»»

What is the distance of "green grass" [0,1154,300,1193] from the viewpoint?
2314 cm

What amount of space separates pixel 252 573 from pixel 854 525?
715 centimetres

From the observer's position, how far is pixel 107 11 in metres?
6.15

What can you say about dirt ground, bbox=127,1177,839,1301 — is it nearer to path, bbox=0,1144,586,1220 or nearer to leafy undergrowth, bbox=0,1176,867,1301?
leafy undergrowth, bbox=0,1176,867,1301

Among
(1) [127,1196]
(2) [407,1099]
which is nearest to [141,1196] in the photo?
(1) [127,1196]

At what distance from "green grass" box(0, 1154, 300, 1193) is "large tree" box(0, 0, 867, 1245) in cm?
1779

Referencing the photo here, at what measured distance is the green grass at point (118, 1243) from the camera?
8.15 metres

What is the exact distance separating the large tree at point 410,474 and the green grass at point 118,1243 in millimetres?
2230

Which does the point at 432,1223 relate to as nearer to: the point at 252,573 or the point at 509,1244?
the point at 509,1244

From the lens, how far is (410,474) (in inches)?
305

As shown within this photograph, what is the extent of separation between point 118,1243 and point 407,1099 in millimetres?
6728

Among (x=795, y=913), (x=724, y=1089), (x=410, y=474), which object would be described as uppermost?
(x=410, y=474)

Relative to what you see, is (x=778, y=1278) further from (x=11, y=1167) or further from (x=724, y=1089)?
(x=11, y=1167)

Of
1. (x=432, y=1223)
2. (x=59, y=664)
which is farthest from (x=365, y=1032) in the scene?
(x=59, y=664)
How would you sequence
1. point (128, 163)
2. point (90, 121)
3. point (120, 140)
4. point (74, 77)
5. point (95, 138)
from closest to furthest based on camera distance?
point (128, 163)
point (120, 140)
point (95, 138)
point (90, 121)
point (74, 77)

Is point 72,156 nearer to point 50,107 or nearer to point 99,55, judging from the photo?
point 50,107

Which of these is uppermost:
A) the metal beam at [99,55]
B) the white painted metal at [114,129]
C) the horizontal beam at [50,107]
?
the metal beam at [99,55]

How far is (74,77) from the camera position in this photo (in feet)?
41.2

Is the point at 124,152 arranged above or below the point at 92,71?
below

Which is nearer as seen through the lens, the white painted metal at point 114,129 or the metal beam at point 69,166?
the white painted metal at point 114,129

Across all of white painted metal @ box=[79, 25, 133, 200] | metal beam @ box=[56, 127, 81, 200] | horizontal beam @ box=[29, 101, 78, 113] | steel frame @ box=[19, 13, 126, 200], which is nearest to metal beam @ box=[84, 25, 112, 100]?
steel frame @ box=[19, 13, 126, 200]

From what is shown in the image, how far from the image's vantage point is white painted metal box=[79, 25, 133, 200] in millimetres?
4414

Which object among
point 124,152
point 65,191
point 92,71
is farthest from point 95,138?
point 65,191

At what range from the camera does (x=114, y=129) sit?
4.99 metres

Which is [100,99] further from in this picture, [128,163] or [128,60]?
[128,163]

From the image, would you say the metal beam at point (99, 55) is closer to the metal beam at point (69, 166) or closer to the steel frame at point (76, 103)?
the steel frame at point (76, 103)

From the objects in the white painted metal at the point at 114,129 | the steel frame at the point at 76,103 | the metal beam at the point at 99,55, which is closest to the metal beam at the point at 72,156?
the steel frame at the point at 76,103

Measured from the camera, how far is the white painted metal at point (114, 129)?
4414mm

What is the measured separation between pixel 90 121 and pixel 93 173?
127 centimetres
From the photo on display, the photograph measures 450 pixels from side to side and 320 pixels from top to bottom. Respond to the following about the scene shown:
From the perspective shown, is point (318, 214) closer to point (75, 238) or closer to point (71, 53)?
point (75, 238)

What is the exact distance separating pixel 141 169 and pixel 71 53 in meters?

««

GIVEN REQUEST — Pick out every line in the records that contains the word "does". Case counts, so match capital and small letters exactly.

ANSWER TO THIS PROBLEM —
Which does the point at 432,1223 relate to as nearer to: the point at 252,573 or the point at 509,1244?
At what range from the camera does (x=114, y=129) sit?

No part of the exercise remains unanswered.